The experiment runs a champion/challenger test with 60/20/20 traffic split:
ArmModelTraffic %
ChampionScorecard60%
Challenger 1Bayesian20%
Challenger 2Gradient Boosted20%
The experiment uses deterministic hashing of the customer ID. Customer BANK-000042 always goes to the same arm, ensuring consistent experience and clean measurement. The bandits (Thompson, Epsilon-Greedy) are not in the experiment — they are standalone adaptive models.

What to Look For

  • Tier progression: Start with Scorecard (no data needed), add Bayesian (50+ interactions), then Gradient Boosted (100+ interactions), then bandits for continuous optimization.

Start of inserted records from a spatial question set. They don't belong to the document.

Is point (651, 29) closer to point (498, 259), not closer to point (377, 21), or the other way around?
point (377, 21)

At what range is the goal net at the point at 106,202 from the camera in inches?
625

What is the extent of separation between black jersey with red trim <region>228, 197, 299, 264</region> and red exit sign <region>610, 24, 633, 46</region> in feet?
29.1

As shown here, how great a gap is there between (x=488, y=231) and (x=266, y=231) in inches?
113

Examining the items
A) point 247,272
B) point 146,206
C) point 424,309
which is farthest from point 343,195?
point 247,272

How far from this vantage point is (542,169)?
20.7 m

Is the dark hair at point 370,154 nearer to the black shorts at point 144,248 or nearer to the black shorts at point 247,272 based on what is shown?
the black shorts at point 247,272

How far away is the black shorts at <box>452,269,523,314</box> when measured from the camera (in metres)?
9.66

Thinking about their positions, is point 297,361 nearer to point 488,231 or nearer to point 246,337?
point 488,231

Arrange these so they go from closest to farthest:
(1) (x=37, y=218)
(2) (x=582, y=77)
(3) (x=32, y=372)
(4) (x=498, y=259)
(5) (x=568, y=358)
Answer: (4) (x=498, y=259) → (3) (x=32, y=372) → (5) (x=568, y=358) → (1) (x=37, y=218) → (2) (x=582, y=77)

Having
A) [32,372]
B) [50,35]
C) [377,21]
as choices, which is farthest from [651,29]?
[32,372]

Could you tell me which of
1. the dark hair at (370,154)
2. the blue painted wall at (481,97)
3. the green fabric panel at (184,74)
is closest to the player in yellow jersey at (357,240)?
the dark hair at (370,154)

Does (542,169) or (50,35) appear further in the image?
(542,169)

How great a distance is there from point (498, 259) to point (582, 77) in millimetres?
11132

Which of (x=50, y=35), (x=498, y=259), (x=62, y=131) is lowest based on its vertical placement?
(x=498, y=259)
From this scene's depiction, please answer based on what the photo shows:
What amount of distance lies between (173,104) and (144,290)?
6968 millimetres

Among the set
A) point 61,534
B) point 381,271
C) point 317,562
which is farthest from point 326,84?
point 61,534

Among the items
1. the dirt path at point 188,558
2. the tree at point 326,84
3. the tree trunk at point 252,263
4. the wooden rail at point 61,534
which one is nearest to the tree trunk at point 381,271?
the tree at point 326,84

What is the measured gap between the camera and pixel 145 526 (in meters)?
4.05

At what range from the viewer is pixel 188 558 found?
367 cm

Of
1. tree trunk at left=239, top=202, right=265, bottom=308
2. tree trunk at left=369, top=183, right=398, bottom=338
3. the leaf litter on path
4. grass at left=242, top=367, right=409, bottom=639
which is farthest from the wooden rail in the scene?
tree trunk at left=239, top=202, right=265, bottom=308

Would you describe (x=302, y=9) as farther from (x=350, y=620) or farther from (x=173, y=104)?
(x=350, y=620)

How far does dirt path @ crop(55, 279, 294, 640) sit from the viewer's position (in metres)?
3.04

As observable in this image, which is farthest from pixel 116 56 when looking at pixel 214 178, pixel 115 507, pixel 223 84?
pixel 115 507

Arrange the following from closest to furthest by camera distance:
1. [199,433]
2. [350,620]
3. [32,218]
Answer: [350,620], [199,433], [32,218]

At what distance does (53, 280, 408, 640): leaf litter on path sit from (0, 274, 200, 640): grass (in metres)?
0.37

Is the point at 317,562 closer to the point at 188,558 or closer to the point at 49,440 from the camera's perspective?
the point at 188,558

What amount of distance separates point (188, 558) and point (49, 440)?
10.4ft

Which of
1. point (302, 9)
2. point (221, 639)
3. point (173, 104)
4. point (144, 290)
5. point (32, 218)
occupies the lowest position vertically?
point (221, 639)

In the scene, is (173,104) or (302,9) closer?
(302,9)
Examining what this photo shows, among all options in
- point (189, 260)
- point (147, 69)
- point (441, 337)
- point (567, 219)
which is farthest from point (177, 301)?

  • Qualification gating: Students and customers with credit defaults are blocked. Try different job and default_credit values.
  • Scoring breakdown: The Scorecard model produces transparent scores. A customer with age=45, balance=12500 scores 1.00 (max). A customer with age=22, balance=800 scores 0.50 (base only).
  • No contact policies: The UCI Bank pack has zero contact policies, enabling unconstrained outreach. Add your own to test frequency capping.
  • Three-channel creatives: SMS text for cellular, agent scripts for telephone, generic for unknown — each channel has appropriate content.